'ADVENTURES IN SELF-ESTEEM'
- Editor
- Oct 27, 2023
- 3 min read
Updated: Jan 17, 2024
SIR MOLE CLEETHORPES IN CONVERSATION

"Sir Mole Cleethorpes, you recently joined The Emperor Palpatine Fan Club..”
“Yes. I’ve become a full patron. £14 a month and access to all the Inter-Galactic evil I can handle.”
“This is Emperor Palpatine, the main villain from the Star Wars film franchise..”
“Sheev Palpatine, yes or Darth Sidious..”
“A man who manipulated the political system of the Galactic Empire until he was named Supreme Chancellor and then Emperor and who then destroyed the Jedi order..”
“And restored the Sith, yes.”
“He’s your hero is he?”
“I wouldn’t say hero but I was at a loose end, seeking direction in life and I thought lets see what this wrinkly arsehole has to offer.”
“Do you feel it wise to insult him?”
“For £14 a month I can do whatever I like and as well as that he’s dead.”
“He's definitely dead is he?
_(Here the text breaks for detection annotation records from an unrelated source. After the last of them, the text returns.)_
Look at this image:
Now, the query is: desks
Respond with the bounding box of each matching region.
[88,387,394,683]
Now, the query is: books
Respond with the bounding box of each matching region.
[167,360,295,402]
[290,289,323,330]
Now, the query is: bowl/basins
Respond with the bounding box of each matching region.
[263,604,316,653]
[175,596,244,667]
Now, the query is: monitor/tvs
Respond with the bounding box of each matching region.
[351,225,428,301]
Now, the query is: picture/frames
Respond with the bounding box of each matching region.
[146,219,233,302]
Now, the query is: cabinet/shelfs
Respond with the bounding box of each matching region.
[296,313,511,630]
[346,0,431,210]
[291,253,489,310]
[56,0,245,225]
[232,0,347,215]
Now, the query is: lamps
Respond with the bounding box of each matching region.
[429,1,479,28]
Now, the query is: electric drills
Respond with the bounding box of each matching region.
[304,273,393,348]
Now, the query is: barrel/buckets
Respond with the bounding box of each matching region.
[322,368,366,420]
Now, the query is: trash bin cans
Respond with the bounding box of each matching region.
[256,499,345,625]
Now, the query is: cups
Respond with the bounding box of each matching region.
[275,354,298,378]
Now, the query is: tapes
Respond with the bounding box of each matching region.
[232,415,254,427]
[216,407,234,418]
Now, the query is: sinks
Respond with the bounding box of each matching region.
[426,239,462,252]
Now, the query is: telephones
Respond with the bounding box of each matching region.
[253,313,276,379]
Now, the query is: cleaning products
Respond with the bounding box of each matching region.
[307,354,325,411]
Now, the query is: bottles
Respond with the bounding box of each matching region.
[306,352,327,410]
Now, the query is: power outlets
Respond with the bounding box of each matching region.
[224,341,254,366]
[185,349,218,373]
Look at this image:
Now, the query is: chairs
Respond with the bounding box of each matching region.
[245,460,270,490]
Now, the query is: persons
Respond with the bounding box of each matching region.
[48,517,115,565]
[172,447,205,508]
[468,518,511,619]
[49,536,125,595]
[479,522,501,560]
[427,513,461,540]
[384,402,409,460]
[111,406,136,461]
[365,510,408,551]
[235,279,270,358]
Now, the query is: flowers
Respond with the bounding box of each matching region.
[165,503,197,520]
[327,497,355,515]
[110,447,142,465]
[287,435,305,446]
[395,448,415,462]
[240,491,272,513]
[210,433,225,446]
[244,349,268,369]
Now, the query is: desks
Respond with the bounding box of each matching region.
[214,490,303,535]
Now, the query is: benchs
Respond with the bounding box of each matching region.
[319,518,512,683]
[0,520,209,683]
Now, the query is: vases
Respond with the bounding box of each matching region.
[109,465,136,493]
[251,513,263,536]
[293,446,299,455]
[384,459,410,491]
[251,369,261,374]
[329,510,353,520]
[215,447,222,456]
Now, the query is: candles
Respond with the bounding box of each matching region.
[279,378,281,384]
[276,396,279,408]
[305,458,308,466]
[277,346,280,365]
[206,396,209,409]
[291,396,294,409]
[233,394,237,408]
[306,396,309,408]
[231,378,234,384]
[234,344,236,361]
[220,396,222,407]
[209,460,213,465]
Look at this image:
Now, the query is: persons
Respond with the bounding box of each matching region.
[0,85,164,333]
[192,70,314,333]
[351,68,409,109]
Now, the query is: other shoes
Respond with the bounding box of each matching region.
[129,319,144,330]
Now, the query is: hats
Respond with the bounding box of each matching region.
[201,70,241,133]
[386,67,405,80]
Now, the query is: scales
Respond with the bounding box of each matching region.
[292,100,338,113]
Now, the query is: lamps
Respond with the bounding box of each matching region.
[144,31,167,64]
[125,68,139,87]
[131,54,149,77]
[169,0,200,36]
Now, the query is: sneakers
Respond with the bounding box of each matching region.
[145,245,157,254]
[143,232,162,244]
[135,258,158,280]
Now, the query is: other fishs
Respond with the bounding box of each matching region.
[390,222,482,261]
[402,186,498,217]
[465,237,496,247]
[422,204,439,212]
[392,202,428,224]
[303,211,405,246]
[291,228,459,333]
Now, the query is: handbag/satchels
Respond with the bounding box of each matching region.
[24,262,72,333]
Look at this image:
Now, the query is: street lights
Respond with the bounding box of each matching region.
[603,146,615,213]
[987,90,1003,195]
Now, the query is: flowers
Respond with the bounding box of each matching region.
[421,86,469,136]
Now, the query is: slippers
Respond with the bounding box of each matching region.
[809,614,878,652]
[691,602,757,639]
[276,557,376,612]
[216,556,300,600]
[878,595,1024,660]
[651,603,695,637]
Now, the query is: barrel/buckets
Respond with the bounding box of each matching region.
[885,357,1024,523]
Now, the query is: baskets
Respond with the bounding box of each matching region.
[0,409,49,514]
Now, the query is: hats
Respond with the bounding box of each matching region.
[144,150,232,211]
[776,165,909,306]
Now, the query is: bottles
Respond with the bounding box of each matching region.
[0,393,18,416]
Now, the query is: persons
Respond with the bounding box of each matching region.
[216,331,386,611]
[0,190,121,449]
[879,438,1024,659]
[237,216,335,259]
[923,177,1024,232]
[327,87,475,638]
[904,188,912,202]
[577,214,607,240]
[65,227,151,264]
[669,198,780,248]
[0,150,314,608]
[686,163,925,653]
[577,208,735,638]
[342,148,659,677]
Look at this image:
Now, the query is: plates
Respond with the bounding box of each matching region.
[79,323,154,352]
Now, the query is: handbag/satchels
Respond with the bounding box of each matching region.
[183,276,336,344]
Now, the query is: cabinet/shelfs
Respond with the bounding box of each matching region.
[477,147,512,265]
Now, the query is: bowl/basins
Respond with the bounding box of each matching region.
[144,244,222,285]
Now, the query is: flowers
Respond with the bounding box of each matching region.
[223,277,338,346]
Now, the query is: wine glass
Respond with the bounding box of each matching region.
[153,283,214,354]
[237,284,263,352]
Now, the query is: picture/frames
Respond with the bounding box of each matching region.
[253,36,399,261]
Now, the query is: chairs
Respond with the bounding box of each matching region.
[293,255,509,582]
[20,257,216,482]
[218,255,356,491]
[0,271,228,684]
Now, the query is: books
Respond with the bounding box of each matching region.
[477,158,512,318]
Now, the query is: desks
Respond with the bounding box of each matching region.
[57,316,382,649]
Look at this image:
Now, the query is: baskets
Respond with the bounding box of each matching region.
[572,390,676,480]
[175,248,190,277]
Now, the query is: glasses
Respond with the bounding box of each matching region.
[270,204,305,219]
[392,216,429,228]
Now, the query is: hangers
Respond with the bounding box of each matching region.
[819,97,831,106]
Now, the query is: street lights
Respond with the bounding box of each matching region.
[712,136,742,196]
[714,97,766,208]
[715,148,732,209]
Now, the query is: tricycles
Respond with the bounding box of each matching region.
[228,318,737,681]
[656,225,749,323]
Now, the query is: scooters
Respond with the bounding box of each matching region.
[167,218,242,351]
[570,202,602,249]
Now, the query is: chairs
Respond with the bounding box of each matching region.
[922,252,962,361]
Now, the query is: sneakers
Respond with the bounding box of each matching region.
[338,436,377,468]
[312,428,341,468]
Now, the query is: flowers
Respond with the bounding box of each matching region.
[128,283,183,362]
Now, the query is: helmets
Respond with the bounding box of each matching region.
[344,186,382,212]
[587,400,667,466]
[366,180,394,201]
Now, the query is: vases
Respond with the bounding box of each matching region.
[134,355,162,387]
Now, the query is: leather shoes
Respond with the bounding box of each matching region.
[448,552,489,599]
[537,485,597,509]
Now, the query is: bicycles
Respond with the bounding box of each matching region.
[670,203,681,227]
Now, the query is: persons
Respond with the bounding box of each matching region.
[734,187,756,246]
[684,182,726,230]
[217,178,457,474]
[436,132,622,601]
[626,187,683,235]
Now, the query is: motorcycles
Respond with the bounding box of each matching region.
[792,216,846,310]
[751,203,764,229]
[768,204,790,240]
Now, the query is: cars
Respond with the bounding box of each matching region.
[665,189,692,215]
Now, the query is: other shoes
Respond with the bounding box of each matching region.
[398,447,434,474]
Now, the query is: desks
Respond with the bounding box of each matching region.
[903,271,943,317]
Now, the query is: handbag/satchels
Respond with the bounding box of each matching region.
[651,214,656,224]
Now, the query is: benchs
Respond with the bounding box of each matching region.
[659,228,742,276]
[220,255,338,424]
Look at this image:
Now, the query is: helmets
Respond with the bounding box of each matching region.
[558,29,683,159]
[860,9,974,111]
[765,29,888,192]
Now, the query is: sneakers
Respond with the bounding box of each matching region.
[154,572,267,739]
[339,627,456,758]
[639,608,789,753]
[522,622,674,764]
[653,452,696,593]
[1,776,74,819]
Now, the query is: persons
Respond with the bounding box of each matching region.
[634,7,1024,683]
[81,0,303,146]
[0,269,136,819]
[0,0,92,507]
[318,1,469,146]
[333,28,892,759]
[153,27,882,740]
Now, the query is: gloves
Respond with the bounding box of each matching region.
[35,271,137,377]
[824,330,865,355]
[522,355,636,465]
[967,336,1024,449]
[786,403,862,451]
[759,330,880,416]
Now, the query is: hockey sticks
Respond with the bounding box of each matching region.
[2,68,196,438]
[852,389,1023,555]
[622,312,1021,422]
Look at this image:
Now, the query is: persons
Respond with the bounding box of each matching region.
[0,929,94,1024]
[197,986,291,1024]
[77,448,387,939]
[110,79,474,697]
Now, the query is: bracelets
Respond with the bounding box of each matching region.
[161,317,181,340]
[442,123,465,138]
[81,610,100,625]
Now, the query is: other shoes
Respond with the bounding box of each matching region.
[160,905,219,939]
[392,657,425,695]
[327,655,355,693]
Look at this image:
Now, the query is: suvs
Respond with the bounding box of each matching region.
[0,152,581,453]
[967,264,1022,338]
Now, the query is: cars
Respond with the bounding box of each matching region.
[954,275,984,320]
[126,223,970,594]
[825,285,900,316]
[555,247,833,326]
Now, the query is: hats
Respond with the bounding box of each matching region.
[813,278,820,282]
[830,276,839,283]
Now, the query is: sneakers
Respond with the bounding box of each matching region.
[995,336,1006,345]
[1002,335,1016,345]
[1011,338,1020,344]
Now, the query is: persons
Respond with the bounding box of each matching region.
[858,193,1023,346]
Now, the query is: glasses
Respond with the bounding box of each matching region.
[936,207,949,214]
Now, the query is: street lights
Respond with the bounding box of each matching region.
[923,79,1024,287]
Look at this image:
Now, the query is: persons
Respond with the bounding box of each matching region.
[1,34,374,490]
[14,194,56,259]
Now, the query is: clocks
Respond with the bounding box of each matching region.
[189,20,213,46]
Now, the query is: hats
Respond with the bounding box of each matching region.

Many of us had rather hoped he would be dead at the end of The Return of the Jedi.”
“Well – you can’t underestimate evil.”
“Or greed..”
“Certainly – well its quite a feat to re-animate a long dead story with absolutely no life in it to make even more money – its very difficult to do, as I discovered with three of my marriages.”
“What are you personally gaining from this association, Sir Mole?”
“I have gained a hoodie, a calendar with 12 photos of Palpatine looking very much like a man who’s drunk a bottle of whisky a night for a thousand years – I get a monthly newsletter, he occasionally appears to me in dreams..”
“He has invaded your consciousness?”
“Yes – I believe in an attempt to control it.”
“What form does this control take?”
“He doesn’t give orders – more suggestions, prompts really - to start being properly evil and not the complete amateur he frequently lambasts me for being. I often fail to remember these dreams so he’s taken to appearing at the breakfast table, very much in hologram form, just to remind me of my responsibilities.”
“You haven’t actually done anything evil though have you Sir Mole?”
“I haven’t acted upon his urgings, no. We do have interesting conversations. I say something to him like You’re the personification of evil aren’t you? He answers That’s a matter of opinion. I counter It’s not. Examine the things you’ve done from a moral standpoint. He concedes Fair enough. So I say If you ever do end up ruling the Universe, what are you going to do with all the power? He always says he’d get more power until he owned all the power and he’d then gather an army of followers who obey him without question and he’d wage war, violence and destruction until there was no one left to oppose him and then he’d turn on his followers or they’d turn on him and if he wasn’t destroyed, he’d destroy them – but – inevitably some of them wouldn’t be destroyed and they’d ally together and create their own army and would wage war against Palpatine and there’d be a vast amount more violence, death and destruction – all of which he’d really enjoy – and I often say to him Listen cunty, we all like the lightning bolts. The lightning is impressive but you really are a boring arsehole aren’t you? You could win a Boring Arsehole Competition. In fact I’m going to start a Boring Arsehole Competition and I’m going to enter you into it..”
“Who would you enter as his competition do you think?”
“Voldemort, obviously. My Father. And my former Headmaster.”
“Sir Mole Cleethorpes, thanks ever so.”